Exercise material ::
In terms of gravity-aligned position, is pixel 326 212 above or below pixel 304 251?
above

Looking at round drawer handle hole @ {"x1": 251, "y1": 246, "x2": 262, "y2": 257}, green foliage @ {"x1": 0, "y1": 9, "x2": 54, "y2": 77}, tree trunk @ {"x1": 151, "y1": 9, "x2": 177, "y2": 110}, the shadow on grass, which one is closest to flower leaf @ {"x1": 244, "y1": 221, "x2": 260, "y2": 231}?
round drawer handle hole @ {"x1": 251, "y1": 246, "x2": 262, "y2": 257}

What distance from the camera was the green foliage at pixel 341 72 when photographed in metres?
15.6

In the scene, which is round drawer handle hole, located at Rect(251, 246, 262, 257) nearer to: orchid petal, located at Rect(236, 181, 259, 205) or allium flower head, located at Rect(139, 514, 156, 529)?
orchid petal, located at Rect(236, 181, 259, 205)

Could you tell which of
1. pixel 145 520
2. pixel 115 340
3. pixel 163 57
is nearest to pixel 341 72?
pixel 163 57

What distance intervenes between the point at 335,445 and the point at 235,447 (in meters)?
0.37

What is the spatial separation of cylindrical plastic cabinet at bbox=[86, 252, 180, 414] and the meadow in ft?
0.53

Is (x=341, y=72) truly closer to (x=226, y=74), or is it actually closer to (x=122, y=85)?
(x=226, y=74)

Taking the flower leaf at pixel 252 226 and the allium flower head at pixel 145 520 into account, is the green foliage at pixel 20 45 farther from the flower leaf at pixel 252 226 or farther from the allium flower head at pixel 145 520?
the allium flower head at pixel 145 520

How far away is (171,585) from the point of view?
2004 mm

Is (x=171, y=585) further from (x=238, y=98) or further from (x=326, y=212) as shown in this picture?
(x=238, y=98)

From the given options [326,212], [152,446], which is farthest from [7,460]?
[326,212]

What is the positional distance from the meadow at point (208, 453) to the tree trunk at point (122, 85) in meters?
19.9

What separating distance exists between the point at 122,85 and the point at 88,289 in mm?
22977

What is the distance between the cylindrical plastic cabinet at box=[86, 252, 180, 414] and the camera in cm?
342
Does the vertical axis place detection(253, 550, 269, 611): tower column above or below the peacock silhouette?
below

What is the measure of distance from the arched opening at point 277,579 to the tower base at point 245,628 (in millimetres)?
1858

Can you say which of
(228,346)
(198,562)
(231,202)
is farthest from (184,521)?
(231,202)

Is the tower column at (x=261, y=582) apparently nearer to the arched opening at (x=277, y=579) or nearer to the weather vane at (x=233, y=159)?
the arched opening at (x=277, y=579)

Problem description ::
Could you reproduce every row above verbatim, from the first to the last?

Worked solution ::
In terms of gravity-aligned position, is pixel 326 212 above or below pixel 304 251?
above

Looking at round drawer handle hole @ {"x1": 251, "y1": 246, "x2": 262, "y2": 257}, green foliage @ {"x1": 0, "y1": 9, "x2": 54, "y2": 77}, tree trunk @ {"x1": 151, "y1": 9, "x2": 177, "y2": 110}, the shadow on grass, which one is closest to flower leaf @ {"x1": 244, "y1": 221, "x2": 260, "y2": 231}?
round drawer handle hole @ {"x1": 251, "y1": 246, "x2": 262, "y2": 257}

What distance from the camera was the green foliage at pixel 341 72 when photographed in metres?
15.6

In the scene, which is round drawer handle hole, located at Rect(251, 246, 262, 257) nearer to: orchid petal, located at Rect(236, 181, 259, 205) or allium flower head, located at Rect(139, 514, 156, 529)?
orchid petal, located at Rect(236, 181, 259, 205)

Could you tell which of
1. pixel 145 520
2. pixel 115 340
3. pixel 163 57
is nearest to pixel 341 72?
pixel 163 57

What distance intervenes between the point at 335,445 and the point at 235,447 (in meters)?
0.37

What is the spatial separation of cylindrical plastic cabinet at bbox=[86, 252, 180, 414] and the meadow in ft?
0.53

Is (x=341, y=72) truly closer to (x=226, y=74), or is it actually closer to (x=122, y=85)?
(x=226, y=74)

Taking the flower leaf at pixel 252 226 and the allium flower head at pixel 145 520 into account, is the green foliage at pixel 20 45 farther from the flower leaf at pixel 252 226 or farther from the allium flower head at pixel 145 520?
the allium flower head at pixel 145 520

How far away is (171,585) from the point of view?
2004 mm

Is (x=171, y=585) further from (x=238, y=98) or further from (x=326, y=212) as shown in this picture?
(x=238, y=98)

From the given options [326,212], [152,446], which is farthest from [7,460]?
[326,212]

What is the positional distance from the meadow at point (208, 453) to the tree trunk at point (122, 85) in meters?
19.9

What separating distance exists between the point at 122,85 and the point at 88,289 in mm?
22977

What is the distance between the cylindrical plastic cabinet at box=[86, 252, 180, 414] and the camera in cm?
342
Does the vertical axis place detection(253, 550, 269, 611): tower column above or below the peacock silhouette?
below

What is the measure of distance from the arched opening at point 277,579 to the tower base at point 245,628 (in millimetres)?
1858

Can you say which of
(228,346)
(198,562)
(231,202)
is farthest from (184,521)?
(231,202)

Is the tower column at (x=261, y=582) apparently nearer to the arched opening at (x=277, y=579) or nearer to the weather vane at (x=233, y=159)?
the arched opening at (x=277, y=579)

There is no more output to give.